La baby sister is a telenovela Colombian made by Teleset for the Canal Caracol in the year 2000. Its protagonists were Paola Rey and Víctor Mallarino and as antagonists Marcela Gallego and Manuela González.

The recordings of the telenovela began on June 12, 2000 and ended on January 26, 2001, and it premiered on September 25, 2000.

Plot summary 
Daniel Luna and his wife Martha Parejo (played by Marcela Gallego) are a successful and semi-famous couple living among Bogota's upper crust society.  They work in the same office, where Martha is a celebrity marriage counselor/television personality (much like Dr. Phil in America), and Daniel is a lawyer and professor specializing in divorce law.  In the opening episode, Martha is about to release her newest book, which is an exaltation of her ostensibly perfect marriage.  Martha's reputation as a counselor is built on honest and straightforward communication between couples.  In one chapter of her book— a chapter highlighted by the book's publisher— Martha states that Daniel was often sexually inadequate, but that they have managed to overcome his inadequacies and build a successful marriage based on trust and honesty.  However, both trust and honesty crumble for the celebrity couple when Daniel, who has not yet read Martha's newest book, discovers that the entire nation of Colombia believes he is sexually inadequate, which (the directors of the novela imply through various sex scenes) is not true.

* Extracted information *

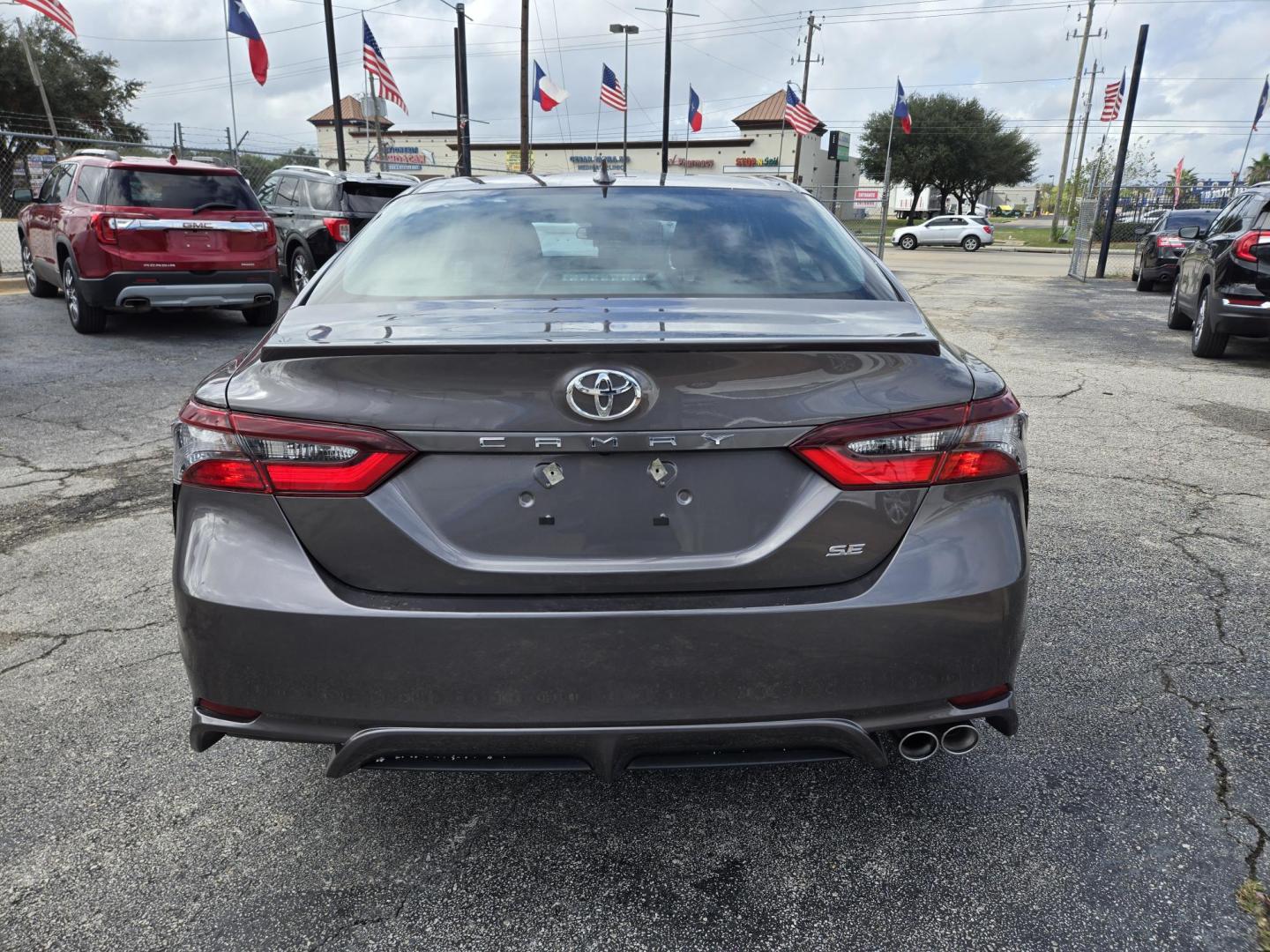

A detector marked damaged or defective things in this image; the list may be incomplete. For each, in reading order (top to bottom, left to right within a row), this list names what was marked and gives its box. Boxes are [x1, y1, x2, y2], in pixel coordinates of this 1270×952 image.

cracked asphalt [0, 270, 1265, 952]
---
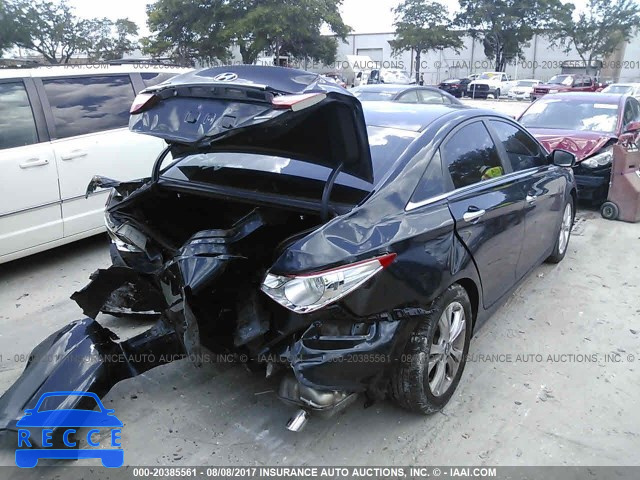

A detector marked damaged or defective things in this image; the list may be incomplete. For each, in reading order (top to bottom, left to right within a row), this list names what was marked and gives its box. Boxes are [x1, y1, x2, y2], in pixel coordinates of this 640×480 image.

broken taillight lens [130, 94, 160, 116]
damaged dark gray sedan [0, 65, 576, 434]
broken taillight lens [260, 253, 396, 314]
==
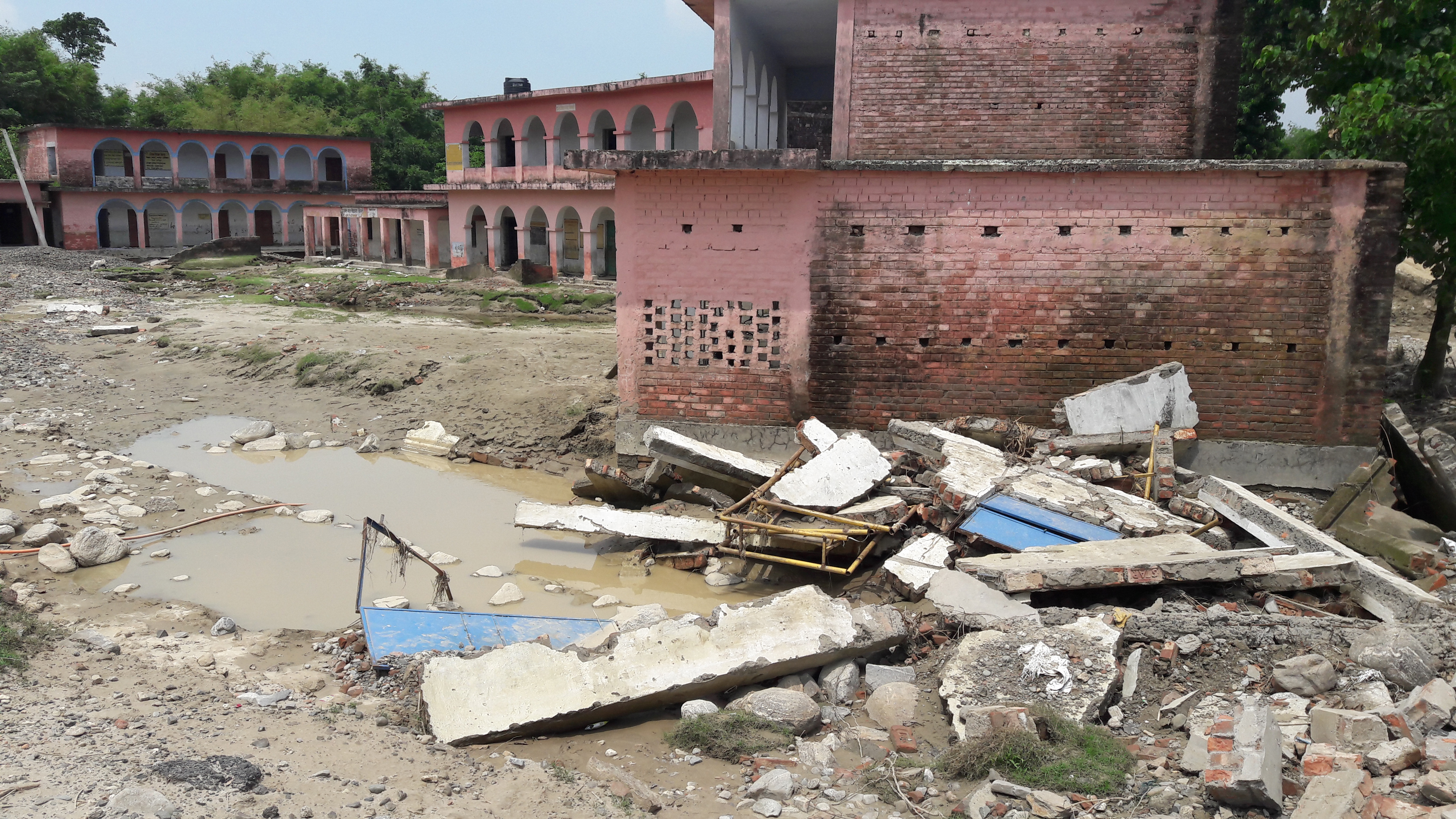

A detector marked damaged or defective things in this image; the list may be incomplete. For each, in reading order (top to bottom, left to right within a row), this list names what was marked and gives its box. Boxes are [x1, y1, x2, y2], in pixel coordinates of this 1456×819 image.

* Challenge A *
According to the telenovela text, on what date did the recordings begin?
* Challenge B *
Convert the lines of the records from the line containing "this 1270×952 image." up to and including the line containing "cracked asphalt [0, 270, 1265, 952]" into a numbered list, leaving out blank lines.

* Answer A *
June 12, 2000

* Answer B *
1. A detector marked damaged or defective things in this image; the list may be incomplete. For each, in reading order (top to bottom, left to right within a row), this list names what was marked and gives its box. Boxes are [x1, y1, x2, y2], in pixel coordinates of this 1270×952 image.
2. cracked asphalt [0, 270, 1265, 952]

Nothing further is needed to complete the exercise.